Right now that loop sits inside a part of the credit market called synthetic risk transfer. Banks use it to move credit risk to outside investors. On paper this looks simple. A bank pays a fund to take the hit if loans go bad. The bank gets relief on its capital rules. The fund gets a steady stream of payments. Everyone is happy.

The trouble starts when the bank is also the one who funds the investor. That creates a circle. The bank pays the investor, the investor uses the bank’s money to protect the bank, and the loop tightens. Your paper shows that this loop has a single control knob. Call it lambda. It measures how much of the protection is secretly financed by the bank itself.

When lambda is low, the system behaves like the textbooks say it should. A shock hits, losses move around, and the system settles. As lambda rises, the loop begins to matter. At a certain point the system flips. Small shocks turn into large cascades. These cascades are not caused by bad loans or panicked markets. They are created by the loop itself.

The surprising part is how stable the threshold is. Change the size of the network, the number of investors, the size of the shock, or the thickness of the tranches. The critical point barely moves. It sits near the same value of lambda every time. That makes it a real physical feature of the system, not a quirk of a model.

The public never sees lambda. Regulators do not see it either. Banks know it, but they do not report it. So the system can drift toward the critical point without anyone noticing. You can see hints of this drift in market data. Prices of business‑development companies, payment‑in‑kind ratios, and spreads on certain credit products all show stress. The usual funding indicators show nothing.

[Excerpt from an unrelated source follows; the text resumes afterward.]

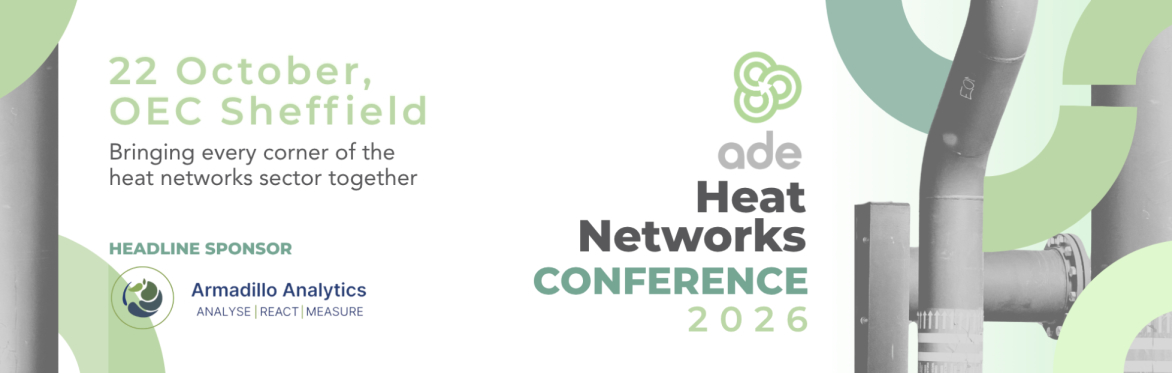 ADE Heat Networks Conference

This is the kind of blind spot that has caused trouble before. A small structural feature grows until it becomes the whole story. The fix here is simple. Ask banks to report lambda. Set a safe upper bound. Keep the loop from tightening past the point where the system becomes unstable.

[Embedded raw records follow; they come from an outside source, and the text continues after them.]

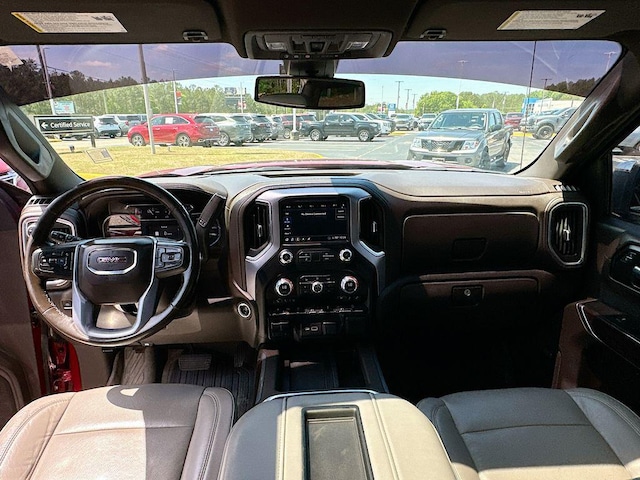 2020 GMC Sierra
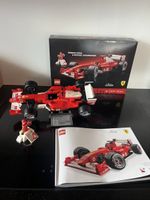 Ferrari F2004 Schuhmacher Lego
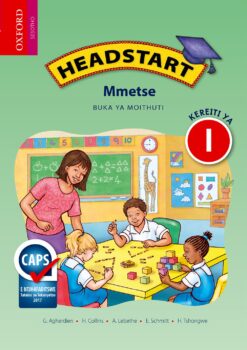 Headstart Mmetse Kereiti ya 1 Buka ya Moithuti (Approved)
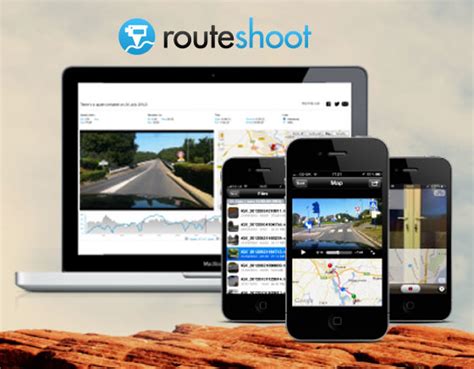 How To Use RouteShoot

The public does not need to know the math. They only need to know that a single hidden number can decide whether a shock stays small or becomes a crisis. And that number is easy to measure once you ask for it.

Regulator‑facing

The paper explains why lambda should be added to the standard set of Pillar 3 disclosures. Lambda is the share of synthetic credit protection that is effectively financed by the originating bank. It is a structural parameter. It is not a model assumption.

The key result from the paper is simple. In network simulations of bank‑to‑NBFI synthetic risk transfer, lambda controls a phase change in system behavior. When lambda is below roughly 0.85, shocks propagate in a normal way. When lambda enters the 0.85 to 0.95 range, cascades begin to grow faster than expected. When lambda reaches about 0.95, the system produces Dragon King events. These are outsized cascades created by the feedback loop itself.

This threshold is stable across changes in network density, investor concentration, shock size, and tranche thickness. Only the scale of the cascades changes. The location of the threshold does not. This makes lambda suitable as a supervisory metric. It is invariant across model choices and market configurations.

Banks already know their own lambda values. They compute them internally when structuring SRT deals. Regulators do not see these values. Current disclosures do not reveal them. As a result, supervisors cannot place the real system on the phase diagram. They cannot tell whether the system is in the safe region or near the critical point.

Market proxies give partial signals. Six indicators were tested. Four show stress as of early 2026. The standard funding stress measure, SOFR minus OIS, shows none. This mismatch suggests that the loop is tightening while the usual macro indicators remain calm.

The recommended policy action is minimal. Require banks to disclose lambda. Set a conservative upper bound of 0.30. This keeps the system far from the critical region. It does not require new capital rules, new reporting frameworks, or bans on SRT. It only requires transparency on a number banks already compute.

Lambda is a clean supervisory tool. It is measurable, stable, and tied to a real structural feature of the system. Adding it to Pillar 3 closes a blind spot at low cost.